Notes from Collins
 
 
January 28, 1850             Steam Job-boat Beauty ascends the Licking River 86 miles above Falmouth and brings out freight.

March 23, 1853                Wire Suspension Bridge over Licking River, at Falmouth, completed; span 323 feet, width 16 feet, total length 432 feet, height of towers 30 feet.

March 10, 1854                Suspension bridge at Falmouth rendered impassable for several weeks [by "remarkably heavy rains for 48 hours."  "higher than since 1800."]

March 28, 1859              Silver ore discovered on Willow Creek, four miles from Falmouth, in Pendleton County.

July 16, 1862                   Arrests of citizens charged with "disloyalty" increasing; 27 of "the wealthiest and most influential citizens (rebels) of Grant and Pendleton counties  captured and taken to Camp Chase.  A fine haul of 35 secesh prisoners picked up in Grant, Pendleton, Owen, and Harrison, quartered temporarily in Newport Barracks. . . .Such are the reports from the Louisville papers.

August 15, 1862              [The citizens arrested in the above item write to the Kentucky governor, noting they were law abiding citizens, had broken no laws, and had not been given a trial, and pled for release.  The nine from Pendleton County were:  Geo. L. Abernathy, Jas. Williams, Jas. H. Cleveland, Samuel Brock, S. S. Slater, Jas. A. Blackburn, Asa Tomlin, Henry Nunamaker, and J. T. Blackburn.]

September 18, 1862      Skirmish at Falmouth between 11 home guards and 28 Texas Rangers; the latter driven off, with 2 killed, 4 wounded, and 1 prisoner; they threatened to return with cannon and demolish the house which the former occupied, and burnt the railroad bridge; the home guard prudently retreated several miles towards Cincinnati, and sent for reinforcement.

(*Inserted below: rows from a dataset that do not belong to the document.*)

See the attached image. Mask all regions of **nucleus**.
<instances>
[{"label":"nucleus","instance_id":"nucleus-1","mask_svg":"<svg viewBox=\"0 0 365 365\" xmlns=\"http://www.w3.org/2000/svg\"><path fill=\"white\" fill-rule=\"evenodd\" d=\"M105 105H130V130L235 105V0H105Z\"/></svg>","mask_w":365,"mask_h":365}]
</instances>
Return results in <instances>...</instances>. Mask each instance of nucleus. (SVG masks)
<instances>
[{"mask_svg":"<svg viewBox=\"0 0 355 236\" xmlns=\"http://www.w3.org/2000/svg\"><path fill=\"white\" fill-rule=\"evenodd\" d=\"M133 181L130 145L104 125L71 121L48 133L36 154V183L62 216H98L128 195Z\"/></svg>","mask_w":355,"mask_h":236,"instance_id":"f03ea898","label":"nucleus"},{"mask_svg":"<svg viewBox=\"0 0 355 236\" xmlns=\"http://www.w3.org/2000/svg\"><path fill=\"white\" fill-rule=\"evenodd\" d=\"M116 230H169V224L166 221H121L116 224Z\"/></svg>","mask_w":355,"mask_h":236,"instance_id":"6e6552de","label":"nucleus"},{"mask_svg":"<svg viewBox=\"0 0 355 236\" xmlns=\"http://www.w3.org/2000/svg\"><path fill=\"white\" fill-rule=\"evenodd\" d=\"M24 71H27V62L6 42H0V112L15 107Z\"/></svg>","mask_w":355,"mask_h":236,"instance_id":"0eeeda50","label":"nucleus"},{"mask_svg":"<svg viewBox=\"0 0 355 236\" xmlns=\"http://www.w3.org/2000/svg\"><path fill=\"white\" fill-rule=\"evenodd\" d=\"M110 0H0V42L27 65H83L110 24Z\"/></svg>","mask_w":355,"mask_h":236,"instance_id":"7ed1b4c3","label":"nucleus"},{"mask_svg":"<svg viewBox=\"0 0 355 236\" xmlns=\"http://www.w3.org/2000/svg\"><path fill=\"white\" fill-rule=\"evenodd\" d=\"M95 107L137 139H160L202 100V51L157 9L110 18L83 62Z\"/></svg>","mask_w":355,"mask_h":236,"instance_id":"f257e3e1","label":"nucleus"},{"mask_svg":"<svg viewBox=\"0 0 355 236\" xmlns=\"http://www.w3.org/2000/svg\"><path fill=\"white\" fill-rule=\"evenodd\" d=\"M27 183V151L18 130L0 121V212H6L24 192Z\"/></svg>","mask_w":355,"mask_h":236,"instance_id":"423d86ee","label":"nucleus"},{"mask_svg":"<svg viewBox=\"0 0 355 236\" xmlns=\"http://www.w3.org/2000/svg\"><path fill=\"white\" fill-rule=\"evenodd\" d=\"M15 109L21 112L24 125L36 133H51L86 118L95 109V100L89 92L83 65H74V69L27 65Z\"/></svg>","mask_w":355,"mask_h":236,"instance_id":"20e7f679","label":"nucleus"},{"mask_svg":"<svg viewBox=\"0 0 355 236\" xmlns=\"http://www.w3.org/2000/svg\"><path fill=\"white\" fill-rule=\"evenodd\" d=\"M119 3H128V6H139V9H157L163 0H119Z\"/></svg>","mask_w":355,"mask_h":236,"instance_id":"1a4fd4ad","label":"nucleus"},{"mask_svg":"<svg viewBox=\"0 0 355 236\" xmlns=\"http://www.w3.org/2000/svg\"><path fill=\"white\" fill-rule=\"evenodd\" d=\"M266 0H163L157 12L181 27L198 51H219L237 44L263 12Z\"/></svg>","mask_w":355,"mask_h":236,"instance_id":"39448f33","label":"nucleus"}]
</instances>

January 10, 1869         70 houses erected in Elizabethtown, Hardin Co., during the past year, and 32 in Falmouth, Pendleton Co.

January 31, 1870        Death, on South Licking, near4 Falmouth, Pendleton Co., aged 99, of Abraham Turner; he had removed in 1794  from Virginia to the farm on which he died, and where he had lived 76 years.

August 1, 1871             On he farm, near Morgan, Pendleton co., of John Hart are now growing some stalks of timothy 6 feet 4 1/2 inches high, clover 4 feet 8 1/2 inches high, and corn  13 feet 8 1/2 inches, with three good ears on each.

 

 
  excerpted from Collins' History of Kentucky, by Lewis Collins, and enlarged and reprinted by his son Richard H. Collins in 1874.